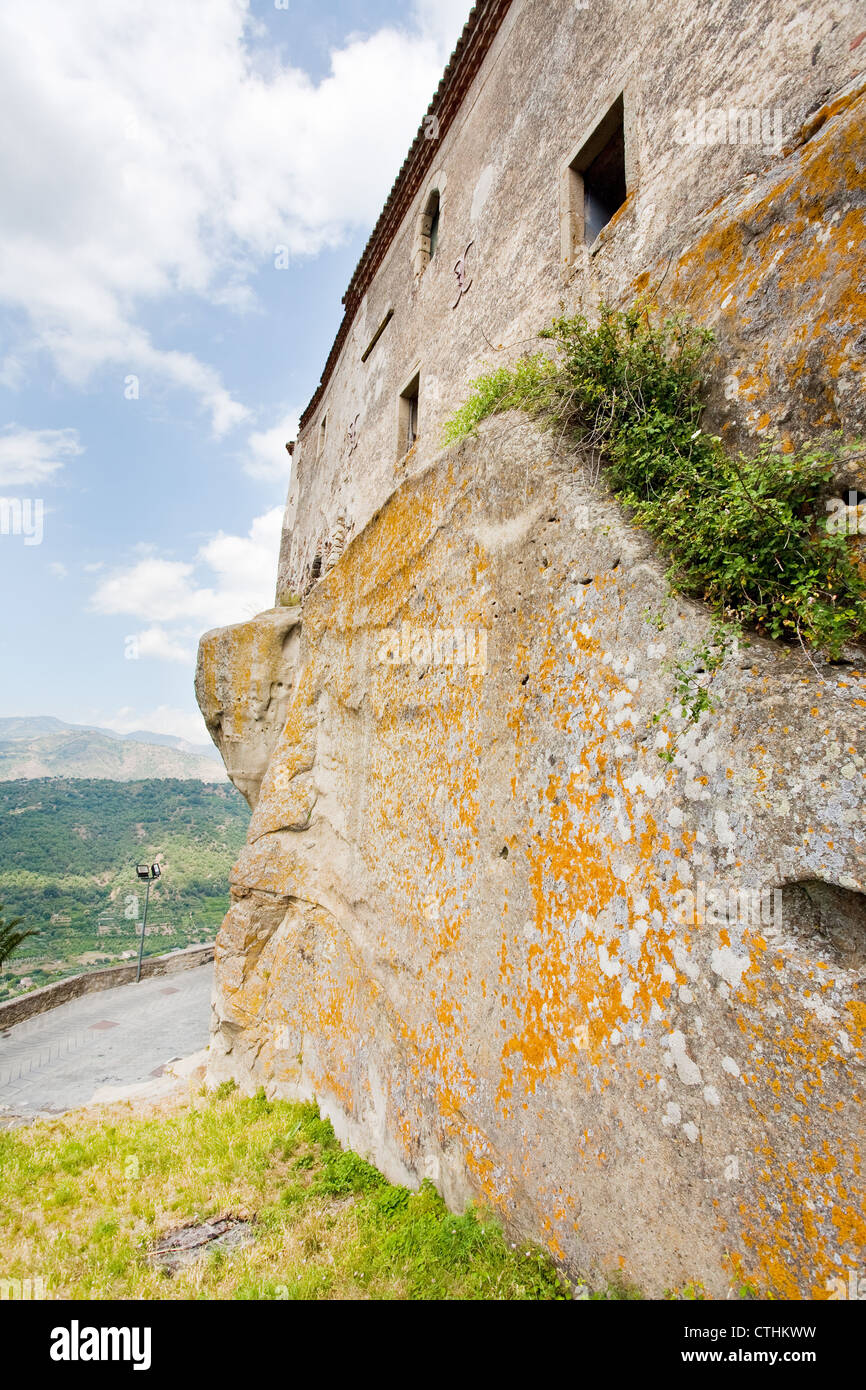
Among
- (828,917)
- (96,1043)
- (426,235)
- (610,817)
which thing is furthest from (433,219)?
(96,1043)

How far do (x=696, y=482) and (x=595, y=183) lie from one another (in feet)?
20.3

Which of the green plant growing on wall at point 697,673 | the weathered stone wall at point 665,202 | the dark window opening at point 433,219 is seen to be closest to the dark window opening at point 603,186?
the weathered stone wall at point 665,202

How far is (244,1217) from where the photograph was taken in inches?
178

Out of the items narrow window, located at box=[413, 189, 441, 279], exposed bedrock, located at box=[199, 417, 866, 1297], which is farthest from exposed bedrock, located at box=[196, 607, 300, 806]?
narrow window, located at box=[413, 189, 441, 279]

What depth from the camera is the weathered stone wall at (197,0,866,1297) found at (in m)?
2.29

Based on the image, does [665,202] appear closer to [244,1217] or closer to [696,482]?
[696,482]

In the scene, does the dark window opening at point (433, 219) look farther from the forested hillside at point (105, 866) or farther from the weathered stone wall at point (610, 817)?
the forested hillside at point (105, 866)

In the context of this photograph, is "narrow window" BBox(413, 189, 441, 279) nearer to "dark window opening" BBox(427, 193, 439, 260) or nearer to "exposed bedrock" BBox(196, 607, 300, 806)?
"dark window opening" BBox(427, 193, 439, 260)

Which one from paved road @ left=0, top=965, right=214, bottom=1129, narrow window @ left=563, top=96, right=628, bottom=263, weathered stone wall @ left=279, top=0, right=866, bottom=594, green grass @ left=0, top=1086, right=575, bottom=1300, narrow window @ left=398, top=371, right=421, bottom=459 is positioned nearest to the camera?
weathered stone wall @ left=279, top=0, right=866, bottom=594

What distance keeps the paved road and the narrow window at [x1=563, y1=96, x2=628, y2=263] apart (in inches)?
526

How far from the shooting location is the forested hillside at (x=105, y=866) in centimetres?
4938

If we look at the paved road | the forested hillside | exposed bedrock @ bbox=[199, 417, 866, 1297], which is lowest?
the forested hillside
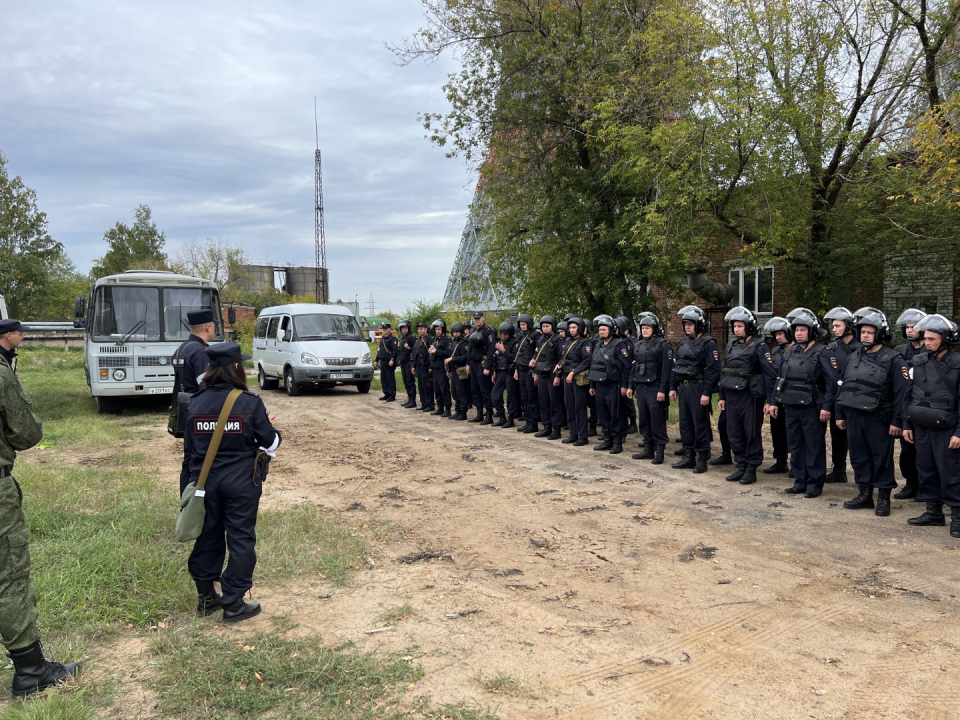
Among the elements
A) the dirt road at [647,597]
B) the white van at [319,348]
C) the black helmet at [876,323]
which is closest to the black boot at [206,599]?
the dirt road at [647,597]

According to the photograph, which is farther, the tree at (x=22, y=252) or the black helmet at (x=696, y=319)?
the tree at (x=22, y=252)

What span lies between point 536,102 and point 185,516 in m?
15.0

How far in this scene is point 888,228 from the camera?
571 inches

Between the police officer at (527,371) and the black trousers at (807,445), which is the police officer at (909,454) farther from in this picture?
the police officer at (527,371)

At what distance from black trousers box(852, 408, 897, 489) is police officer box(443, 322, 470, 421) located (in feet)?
25.3

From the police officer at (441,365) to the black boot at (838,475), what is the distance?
774 cm

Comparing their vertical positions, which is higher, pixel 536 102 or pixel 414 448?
pixel 536 102

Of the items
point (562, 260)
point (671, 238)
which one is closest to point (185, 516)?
point (671, 238)

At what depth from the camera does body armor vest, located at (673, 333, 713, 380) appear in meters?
8.52

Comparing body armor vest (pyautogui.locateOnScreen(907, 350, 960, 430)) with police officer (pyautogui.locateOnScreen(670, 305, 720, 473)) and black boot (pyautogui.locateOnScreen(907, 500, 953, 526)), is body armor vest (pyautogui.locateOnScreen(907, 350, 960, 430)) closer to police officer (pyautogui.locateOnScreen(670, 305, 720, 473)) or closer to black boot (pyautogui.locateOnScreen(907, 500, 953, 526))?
black boot (pyautogui.locateOnScreen(907, 500, 953, 526))

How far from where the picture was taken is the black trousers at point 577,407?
10492 millimetres

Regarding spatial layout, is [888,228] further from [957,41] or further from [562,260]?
[562,260]

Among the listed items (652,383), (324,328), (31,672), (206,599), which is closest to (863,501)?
(652,383)

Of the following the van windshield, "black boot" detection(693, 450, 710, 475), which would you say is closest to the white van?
the van windshield
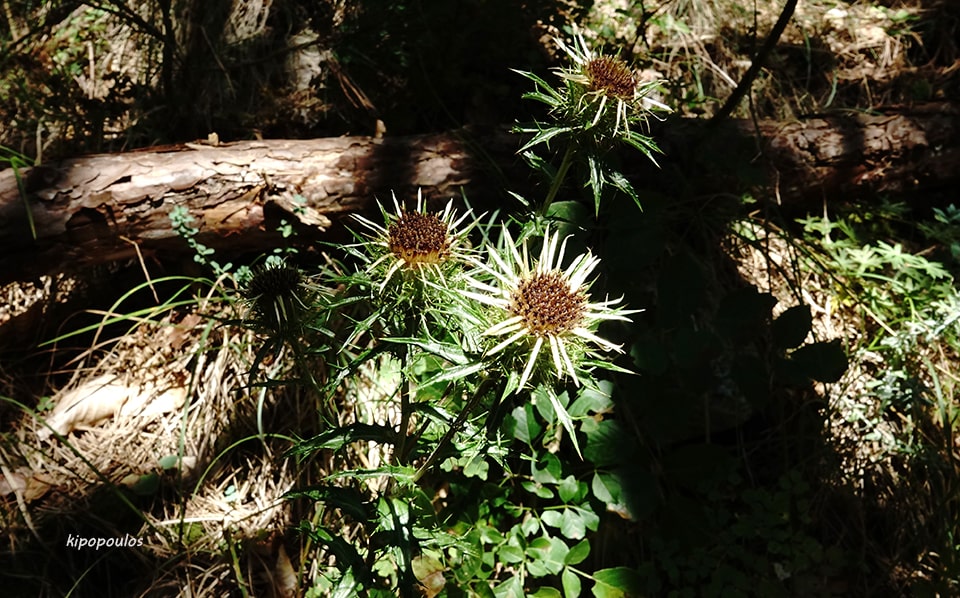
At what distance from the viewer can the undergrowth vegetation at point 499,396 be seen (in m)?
1.54

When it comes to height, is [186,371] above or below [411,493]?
below

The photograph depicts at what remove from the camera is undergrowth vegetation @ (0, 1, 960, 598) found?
1.54m

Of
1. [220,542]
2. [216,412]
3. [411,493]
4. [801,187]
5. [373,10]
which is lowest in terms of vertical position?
[220,542]

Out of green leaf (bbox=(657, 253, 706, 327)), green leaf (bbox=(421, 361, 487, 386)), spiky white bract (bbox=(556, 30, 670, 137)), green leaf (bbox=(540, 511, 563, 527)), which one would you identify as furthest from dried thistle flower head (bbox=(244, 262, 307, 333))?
green leaf (bbox=(657, 253, 706, 327))

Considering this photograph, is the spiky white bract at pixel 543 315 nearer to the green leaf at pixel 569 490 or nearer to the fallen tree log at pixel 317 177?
the green leaf at pixel 569 490

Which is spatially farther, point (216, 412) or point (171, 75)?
point (171, 75)

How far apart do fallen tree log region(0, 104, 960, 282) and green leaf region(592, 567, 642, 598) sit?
1283 millimetres

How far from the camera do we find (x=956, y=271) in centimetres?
283

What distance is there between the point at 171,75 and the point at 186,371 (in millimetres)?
1325

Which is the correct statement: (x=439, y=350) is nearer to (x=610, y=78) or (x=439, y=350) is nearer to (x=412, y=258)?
(x=412, y=258)

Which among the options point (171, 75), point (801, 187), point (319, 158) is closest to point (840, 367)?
A: point (801, 187)

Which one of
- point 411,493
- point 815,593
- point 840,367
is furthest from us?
point 815,593

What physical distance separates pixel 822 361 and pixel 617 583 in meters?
0.92

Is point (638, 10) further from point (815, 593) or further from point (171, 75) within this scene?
point (815, 593)
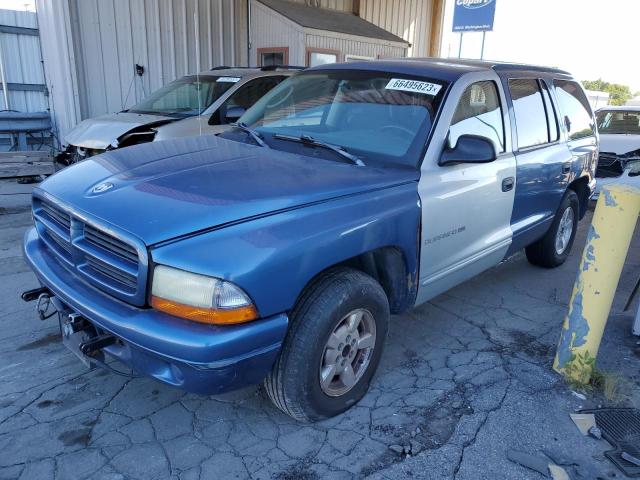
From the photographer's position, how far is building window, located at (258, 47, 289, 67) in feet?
34.0

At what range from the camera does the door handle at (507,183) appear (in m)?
3.74

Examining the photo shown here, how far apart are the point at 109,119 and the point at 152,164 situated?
15.3ft

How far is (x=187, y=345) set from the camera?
209cm

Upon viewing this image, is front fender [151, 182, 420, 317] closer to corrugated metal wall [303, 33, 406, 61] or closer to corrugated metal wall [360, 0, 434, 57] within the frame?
corrugated metal wall [303, 33, 406, 61]

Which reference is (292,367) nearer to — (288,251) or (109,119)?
(288,251)

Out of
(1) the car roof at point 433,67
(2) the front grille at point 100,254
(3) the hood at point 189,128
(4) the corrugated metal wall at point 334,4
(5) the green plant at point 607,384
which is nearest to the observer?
(2) the front grille at point 100,254

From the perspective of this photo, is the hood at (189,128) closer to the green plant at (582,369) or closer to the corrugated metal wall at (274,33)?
the corrugated metal wall at (274,33)

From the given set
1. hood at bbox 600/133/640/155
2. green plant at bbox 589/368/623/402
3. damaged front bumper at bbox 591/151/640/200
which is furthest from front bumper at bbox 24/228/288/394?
hood at bbox 600/133/640/155

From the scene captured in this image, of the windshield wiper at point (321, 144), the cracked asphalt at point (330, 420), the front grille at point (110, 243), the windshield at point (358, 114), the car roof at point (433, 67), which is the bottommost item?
the cracked asphalt at point (330, 420)

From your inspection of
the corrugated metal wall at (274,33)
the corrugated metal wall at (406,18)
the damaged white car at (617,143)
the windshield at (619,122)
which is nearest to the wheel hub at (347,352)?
the damaged white car at (617,143)

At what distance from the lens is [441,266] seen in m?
3.30

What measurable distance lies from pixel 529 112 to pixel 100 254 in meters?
3.47

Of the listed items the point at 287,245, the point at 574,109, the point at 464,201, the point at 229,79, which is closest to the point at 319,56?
the point at 229,79

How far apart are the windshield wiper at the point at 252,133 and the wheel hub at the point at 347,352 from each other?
134 cm
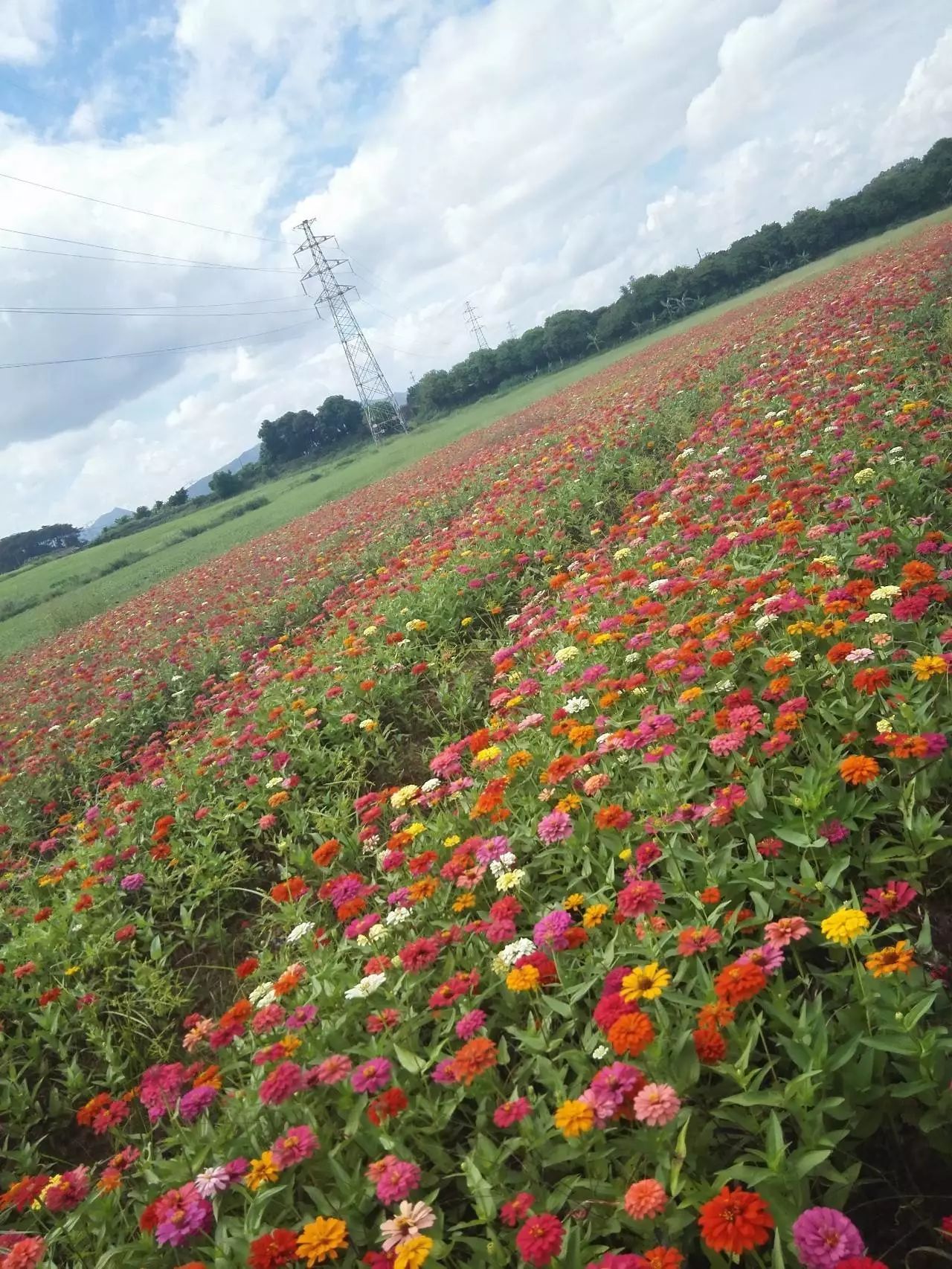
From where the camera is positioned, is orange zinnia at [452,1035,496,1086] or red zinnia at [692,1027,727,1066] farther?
orange zinnia at [452,1035,496,1086]

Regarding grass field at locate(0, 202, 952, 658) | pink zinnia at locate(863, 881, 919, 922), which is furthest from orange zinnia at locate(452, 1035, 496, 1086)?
grass field at locate(0, 202, 952, 658)

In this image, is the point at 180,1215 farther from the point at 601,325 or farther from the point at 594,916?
the point at 601,325

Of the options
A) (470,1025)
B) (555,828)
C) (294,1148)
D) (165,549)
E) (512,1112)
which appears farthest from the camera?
(165,549)

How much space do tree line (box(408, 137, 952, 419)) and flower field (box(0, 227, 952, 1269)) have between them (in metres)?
58.8

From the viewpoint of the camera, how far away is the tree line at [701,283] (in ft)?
177

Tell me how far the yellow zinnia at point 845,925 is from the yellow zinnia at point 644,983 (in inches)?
15.6

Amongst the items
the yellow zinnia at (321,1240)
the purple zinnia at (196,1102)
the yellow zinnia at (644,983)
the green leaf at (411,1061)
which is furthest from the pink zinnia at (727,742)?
the purple zinnia at (196,1102)

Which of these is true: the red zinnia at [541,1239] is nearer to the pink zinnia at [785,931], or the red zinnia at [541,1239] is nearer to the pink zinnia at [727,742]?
the pink zinnia at [785,931]

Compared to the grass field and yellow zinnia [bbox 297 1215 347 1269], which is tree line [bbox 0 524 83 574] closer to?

-----

→ TASK PROMPT
Rewrite the data starting at the line containing "In this image, is" and ending at the end of the data, changing "flower field" to "meadow" and leaving everything else unchanged. Return only those lines.

→ SOLUTION
In this image, is the point at 180,1215 farther from the point at 601,325 or farther from the point at 594,916?
the point at 601,325

Of the options
A) (470,1025)
B) (555,828)
C) (294,1148)
D) (165,549)
E) (512,1112)
which appears farthest from the camera?
(165,549)

How much space do tree line (box(408, 137, 952, 419)) and meadow (box(0, 227, 952, 1269)) have between them (in metres)?
58.8

From the viewpoint of the camera, how far away is the tree line at [701,283] (in ft)?
177

Tell me how far the yellow zinnia at point 845,925 is from the yellow zinnia at point 644,983 (in inches)?
15.6

Amongst the items
the yellow zinnia at (321,1240)
the purple zinnia at (196,1102)
the yellow zinnia at (644,983)
the green leaf at (411,1061)
which is furthest from the pink zinnia at (727,742)?
the purple zinnia at (196,1102)

Which of these is true: the red zinnia at [541,1239] is nearer to the pink zinnia at [785,931], or the red zinnia at [541,1239] is nearer to the pink zinnia at [727,742]?
the pink zinnia at [785,931]

Compared to the grass field and yellow zinnia [bbox 297 1215 347 1269], which is tree line [bbox 0 524 83 574] closer to?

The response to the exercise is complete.